What is needed is a unified approach to managing this challenging and evolving repository landscape. This approach must ensure a high level of interoperability across repositories and allow the development and improvement of retrieval services providing fast and efficient retrieval of content. DRIVER (Digital Repository Infrastructure Vision for European Research) [6] is an EU-funded project which provides such a unified approach. It is the largest initiative of its kind and is leading the way in supporting and enhancing repository development in Europe and indeed worldwide.
DRIVER makes possible the development of high-quality search and associated services for the research community, which will enable effective retrieval and use of content held in repositories. A unified European approach will also ensure that repositories and their use become an accepted part of research and research publication processes across Europe.
This article outlines the aims of the DRIVER Project, its achievements so far, their implications for the European repository and research community and the future aims of DRIVER.
DRIVER Aims
DRIVER is a multi-phase effort, the initial phase lasting 18 months, and is funded under the EU Sixth Framework Programme, Research Networking Testbeds. It sets out to build a testbed for a future knowledge infrastructure of the European Research Area.
The DRIVER partnership has ten partners from eight EU countries and benefits from a wide range of experience. Many partners are already well known to the European repository community through their involvement in national and international repository initiatives (CNRS, SHERPA, SURF, UKOLN, University of Ghent) while other partners are experienced in the development of technical infrastructure and services (University of Athens, University of Bielefeld, CNR, ICM, University of Goettingen) to support such a community.
The DRIVER Project aims to deliver any form of textual scientific output, including scientific/technical reports, working papers, pre-prints, articles and original research data, to the various user groups.
Work on the current testbed began in June 2006 and has five main objectives:
- To organise and build a virtual, European scale network of existing institutional repositories from the Netherlands, the United Kingdom, Germany, France, and Belgium.
•••••
§ Given instruction 1: According to the text on the DRIVER project, when did work on the current testbed begin?
§ Given instruction 2: Carry on the text on the DRIVER project from the end of its last sentence.
These rows were taken from a different source than the text on the DRIVER project.

Raw records
•••••
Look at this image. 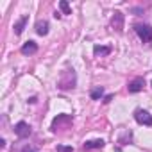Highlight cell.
Returning <instances> with one entry per match:
<instances>
[{"mask_svg":"<svg viewBox=\"0 0 152 152\" xmlns=\"http://www.w3.org/2000/svg\"><path fill=\"white\" fill-rule=\"evenodd\" d=\"M75 84H77V75H75L73 70H64L61 75H59V79H57V88L66 91V90H73Z\"/></svg>","mask_w":152,"mask_h":152,"instance_id":"obj_1","label":"cell"},{"mask_svg":"<svg viewBox=\"0 0 152 152\" xmlns=\"http://www.w3.org/2000/svg\"><path fill=\"white\" fill-rule=\"evenodd\" d=\"M72 125V116L70 115H57L52 120V132H57L59 129H68Z\"/></svg>","mask_w":152,"mask_h":152,"instance_id":"obj_2","label":"cell"},{"mask_svg":"<svg viewBox=\"0 0 152 152\" xmlns=\"http://www.w3.org/2000/svg\"><path fill=\"white\" fill-rule=\"evenodd\" d=\"M134 31H136V34L140 36V39H141L143 43L152 41V27H150V25H147V23H138V25L134 27Z\"/></svg>","mask_w":152,"mask_h":152,"instance_id":"obj_3","label":"cell"},{"mask_svg":"<svg viewBox=\"0 0 152 152\" xmlns=\"http://www.w3.org/2000/svg\"><path fill=\"white\" fill-rule=\"evenodd\" d=\"M134 120L140 125H152V115L145 109H136L134 111Z\"/></svg>","mask_w":152,"mask_h":152,"instance_id":"obj_4","label":"cell"},{"mask_svg":"<svg viewBox=\"0 0 152 152\" xmlns=\"http://www.w3.org/2000/svg\"><path fill=\"white\" fill-rule=\"evenodd\" d=\"M31 125L29 124H25V122H18L16 125H15V134L18 136V138H29L31 136Z\"/></svg>","mask_w":152,"mask_h":152,"instance_id":"obj_5","label":"cell"},{"mask_svg":"<svg viewBox=\"0 0 152 152\" xmlns=\"http://www.w3.org/2000/svg\"><path fill=\"white\" fill-rule=\"evenodd\" d=\"M111 27H113L116 32H122V31H124V15H122L120 11H115V13H113Z\"/></svg>","mask_w":152,"mask_h":152,"instance_id":"obj_6","label":"cell"},{"mask_svg":"<svg viewBox=\"0 0 152 152\" xmlns=\"http://www.w3.org/2000/svg\"><path fill=\"white\" fill-rule=\"evenodd\" d=\"M143 86H145V79L143 77H136V79H132L131 83H129V91L131 93H138V91H141L143 90Z\"/></svg>","mask_w":152,"mask_h":152,"instance_id":"obj_7","label":"cell"},{"mask_svg":"<svg viewBox=\"0 0 152 152\" xmlns=\"http://www.w3.org/2000/svg\"><path fill=\"white\" fill-rule=\"evenodd\" d=\"M36 52H38L36 41H27V43H23V47H22V54H23V56H32V54H36Z\"/></svg>","mask_w":152,"mask_h":152,"instance_id":"obj_8","label":"cell"},{"mask_svg":"<svg viewBox=\"0 0 152 152\" xmlns=\"http://www.w3.org/2000/svg\"><path fill=\"white\" fill-rule=\"evenodd\" d=\"M106 143L104 140H90L84 143V150H97V148H102Z\"/></svg>","mask_w":152,"mask_h":152,"instance_id":"obj_9","label":"cell"},{"mask_svg":"<svg viewBox=\"0 0 152 152\" xmlns=\"http://www.w3.org/2000/svg\"><path fill=\"white\" fill-rule=\"evenodd\" d=\"M36 32L39 36H47L48 34V22L47 20H38L36 22Z\"/></svg>","mask_w":152,"mask_h":152,"instance_id":"obj_10","label":"cell"},{"mask_svg":"<svg viewBox=\"0 0 152 152\" xmlns=\"http://www.w3.org/2000/svg\"><path fill=\"white\" fill-rule=\"evenodd\" d=\"M25 23H27V16H23L18 23H15V34L16 36H20L22 32H23V29H25Z\"/></svg>","mask_w":152,"mask_h":152,"instance_id":"obj_11","label":"cell"},{"mask_svg":"<svg viewBox=\"0 0 152 152\" xmlns=\"http://www.w3.org/2000/svg\"><path fill=\"white\" fill-rule=\"evenodd\" d=\"M109 52H111V47H100V45H97L93 48V54L95 56H107Z\"/></svg>","mask_w":152,"mask_h":152,"instance_id":"obj_12","label":"cell"},{"mask_svg":"<svg viewBox=\"0 0 152 152\" xmlns=\"http://www.w3.org/2000/svg\"><path fill=\"white\" fill-rule=\"evenodd\" d=\"M90 95H91V99H93V100H100V99L104 97V88H102V86H97L95 90H91V93H90Z\"/></svg>","mask_w":152,"mask_h":152,"instance_id":"obj_13","label":"cell"},{"mask_svg":"<svg viewBox=\"0 0 152 152\" xmlns=\"http://www.w3.org/2000/svg\"><path fill=\"white\" fill-rule=\"evenodd\" d=\"M59 7L63 9V13H64V15H72L70 6H68V2H64V0H61V2H59Z\"/></svg>","mask_w":152,"mask_h":152,"instance_id":"obj_14","label":"cell"},{"mask_svg":"<svg viewBox=\"0 0 152 152\" xmlns=\"http://www.w3.org/2000/svg\"><path fill=\"white\" fill-rule=\"evenodd\" d=\"M57 152H73L72 147H64V145H59L57 147Z\"/></svg>","mask_w":152,"mask_h":152,"instance_id":"obj_15","label":"cell"},{"mask_svg":"<svg viewBox=\"0 0 152 152\" xmlns=\"http://www.w3.org/2000/svg\"><path fill=\"white\" fill-rule=\"evenodd\" d=\"M111 100H113V95H106L104 97V104H109Z\"/></svg>","mask_w":152,"mask_h":152,"instance_id":"obj_16","label":"cell"},{"mask_svg":"<svg viewBox=\"0 0 152 152\" xmlns=\"http://www.w3.org/2000/svg\"><path fill=\"white\" fill-rule=\"evenodd\" d=\"M0 147H2V148L6 147V140H4V138H0Z\"/></svg>","mask_w":152,"mask_h":152,"instance_id":"obj_17","label":"cell"}]
</instances>
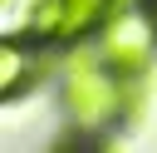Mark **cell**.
Masks as SVG:
<instances>
[{
    "instance_id": "obj_3",
    "label": "cell",
    "mask_w": 157,
    "mask_h": 153,
    "mask_svg": "<svg viewBox=\"0 0 157 153\" xmlns=\"http://www.w3.org/2000/svg\"><path fill=\"white\" fill-rule=\"evenodd\" d=\"M93 44H98V59L108 69H118L123 79L147 74V64L157 54V5H118Z\"/></svg>"
},
{
    "instance_id": "obj_2",
    "label": "cell",
    "mask_w": 157,
    "mask_h": 153,
    "mask_svg": "<svg viewBox=\"0 0 157 153\" xmlns=\"http://www.w3.org/2000/svg\"><path fill=\"white\" fill-rule=\"evenodd\" d=\"M118 0H25L20 10V35L34 39L39 49L49 44H83L98 39Z\"/></svg>"
},
{
    "instance_id": "obj_1",
    "label": "cell",
    "mask_w": 157,
    "mask_h": 153,
    "mask_svg": "<svg viewBox=\"0 0 157 153\" xmlns=\"http://www.w3.org/2000/svg\"><path fill=\"white\" fill-rule=\"evenodd\" d=\"M128 89H132V79H123L103 59L78 54L69 64V74H64V114H69V128H78L88 138L113 133L128 118Z\"/></svg>"
},
{
    "instance_id": "obj_4",
    "label": "cell",
    "mask_w": 157,
    "mask_h": 153,
    "mask_svg": "<svg viewBox=\"0 0 157 153\" xmlns=\"http://www.w3.org/2000/svg\"><path fill=\"white\" fill-rule=\"evenodd\" d=\"M0 99L5 104H15V99H25L29 89H34V79H39V69H44V59H39V44L34 39H25V35H5V44H0Z\"/></svg>"
}]
</instances>
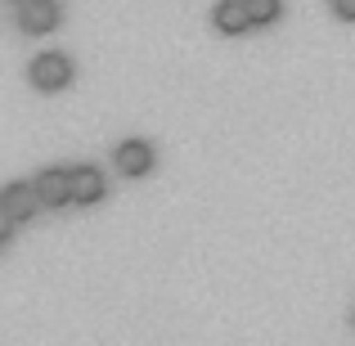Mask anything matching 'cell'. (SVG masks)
Here are the masks:
<instances>
[{
	"label": "cell",
	"instance_id": "obj_1",
	"mask_svg": "<svg viewBox=\"0 0 355 346\" xmlns=\"http://www.w3.org/2000/svg\"><path fill=\"white\" fill-rule=\"evenodd\" d=\"M0 207H5V220H18V225H23V220H32L36 207H45V202H41V189H36V184L18 180V184H9V189H5Z\"/></svg>",
	"mask_w": 355,
	"mask_h": 346
},
{
	"label": "cell",
	"instance_id": "obj_2",
	"mask_svg": "<svg viewBox=\"0 0 355 346\" xmlns=\"http://www.w3.org/2000/svg\"><path fill=\"white\" fill-rule=\"evenodd\" d=\"M32 81H36V90H63L72 81V59L68 54H41L32 63Z\"/></svg>",
	"mask_w": 355,
	"mask_h": 346
},
{
	"label": "cell",
	"instance_id": "obj_3",
	"mask_svg": "<svg viewBox=\"0 0 355 346\" xmlns=\"http://www.w3.org/2000/svg\"><path fill=\"white\" fill-rule=\"evenodd\" d=\"M18 27L27 36H45L59 27V5L54 0H32V5H18Z\"/></svg>",
	"mask_w": 355,
	"mask_h": 346
},
{
	"label": "cell",
	"instance_id": "obj_4",
	"mask_svg": "<svg viewBox=\"0 0 355 346\" xmlns=\"http://www.w3.org/2000/svg\"><path fill=\"white\" fill-rule=\"evenodd\" d=\"M117 171L121 175H148L153 171V144L148 139H126V144H117Z\"/></svg>",
	"mask_w": 355,
	"mask_h": 346
},
{
	"label": "cell",
	"instance_id": "obj_5",
	"mask_svg": "<svg viewBox=\"0 0 355 346\" xmlns=\"http://www.w3.org/2000/svg\"><path fill=\"white\" fill-rule=\"evenodd\" d=\"M36 189H41V202H45V207H63V202H72V171L50 166V171L36 175Z\"/></svg>",
	"mask_w": 355,
	"mask_h": 346
},
{
	"label": "cell",
	"instance_id": "obj_6",
	"mask_svg": "<svg viewBox=\"0 0 355 346\" xmlns=\"http://www.w3.org/2000/svg\"><path fill=\"white\" fill-rule=\"evenodd\" d=\"M104 171L99 166H77L72 171V202H81V207H90V202H99L104 198Z\"/></svg>",
	"mask_w": 355,
	"mask_h": 346
},
{
	"label": "cell",
	"instance_id": "obj_7",
	"mask_svg": "<svg viewBox=\"0 0 355 346\" xmlns=\"http://www.w3.org/2000/svg\"><path fill=\"white\" fill-rule=\"evenodd\" d=\"M211 23H216V32L239 36V32H248V27H252V14H248L243 0H220V5L211 9Z\"/></svg>",
	"mask_w": 355,
	"mask_h": 346
},
{
	"label": "cell",
	"instance_id": "obj_8",
	"mask_svg": "<svg viewBox=\"0 0 355 346\" xmlns=\"http://www.w3.org/2000/svg\"><path fill=\"white\" fill-rule=\"evenodd\" d=\"M252 14V27H270L279 18V9H284V0H243Z\"/></svg>",
	"mask_w": 355,
	"mask_h": 346
},
{
	"label": "cell",
	"instance_id": "obj_9",
	"mask_svg": "<svg viewBox=\"0 0 355 346\" xmlns=\"http://www.w3.org/2000/svg\"><path fill=\"white\" fill-rule=\"evenodd\" d=\"M333 14H338L342 23H355V0H333Z\"/></svg>",
	"mask_w": 355,
	"mask_h": 346
},
{
	"label": "cell",
	"instance_id": "obj_10",
	"mask_svg": "<svg viewBox=\"0 0 355 346\" xmlns=\"http://www.w3.org/2000/svg\"><path fill=\"white\" fill-rule=\"evenodd\" d=\"M14 5H32V0H14Z\"/></svg>",
	"mask_w": 355,
	"mask_h": 346
}]
</instances>
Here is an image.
•••••
§ Written answer 1: June 2006.

§ Written answer 2:
- To assess and implement state-of-the-art technical infrastructure, which manages the physically distributed repositories as one large-scale virtual content resource.
- To assess and implement a number of fundamental user services.
- To identify, implement and promote a relevant set of standards.
- To prepare the future expansion and upgrade of the digital repository infrastructure across Europe and to ensure widest possible involvement and exploitation by users.
Below we present an outline of the DRIVER studies, guidelines and technical infrastructure services, as well as the benefits and implications of DRIVER for research in Europe and elaborate on the future development of the project.
Studies
Within the DRIVER Project a number of strategic and co-ordinated studies on digital repositories and related topics have been carried out.
Maurits van der Graaf and Kwame van Eijndhoven (SURF) conducted an inventory study of OAI-compliant repository activities in the EU [7].
The DRIVER’s Guide to Repositories edited by Kasja Weenink, Leo Waaijers and Karen van Godtsenhoven (SURF and University of Ghent), is due to be published by Amsterdam University Press in December 2007. It aims to motivate and promote the further creation, development and networking of repositories. It contains comprehensive and current information on digital repository-related issues particularly relevant to repository managers, decision makers, funding agencies and infrastructure services as stakeholders. DRIVER has identified five specific, complex and long-term issues which are essential to the establishment, development or sustainability of a digital repository: the business of digital repositories; stimuli for depositing materials into repositories; intellectual property rights; data curation; and long-term preservation. The success of a repository is dependent on having addressed these five issues sufficiently. Good practice and lessons learned as part of this report will assist stakeholders in both their day-to-day and long-term challenges, and can help them avoid reinventing the wheel. The DRIVER’s Guide focuses on international and trans-national approaches which go beyond local interests.
The Investigative Study of Standards for Digital Repositories and Related Services [8] by Muriel Foulonneau and Francis André (CNRS) reviews the current standards, protocols and applications in the domain of digital repositories. Special attention is paid to the interoperability of repositories to enhance the exchange of repository data. The study is aimed at institutional repository managers, service providers, repository software developers and all players taking an active part in the creation of the digital repository infrastructure for e-research. It aims to raise discussion on these topics and to support initiatives for the integration and in some cases the development of new standards, in addition to the current interoperability mechanisms that have been implemented in digital repositories. The study not only looks at the current situation, but also at the near future: what steps should be taken now in order to support future demands? This study is also due to be published in December 2007.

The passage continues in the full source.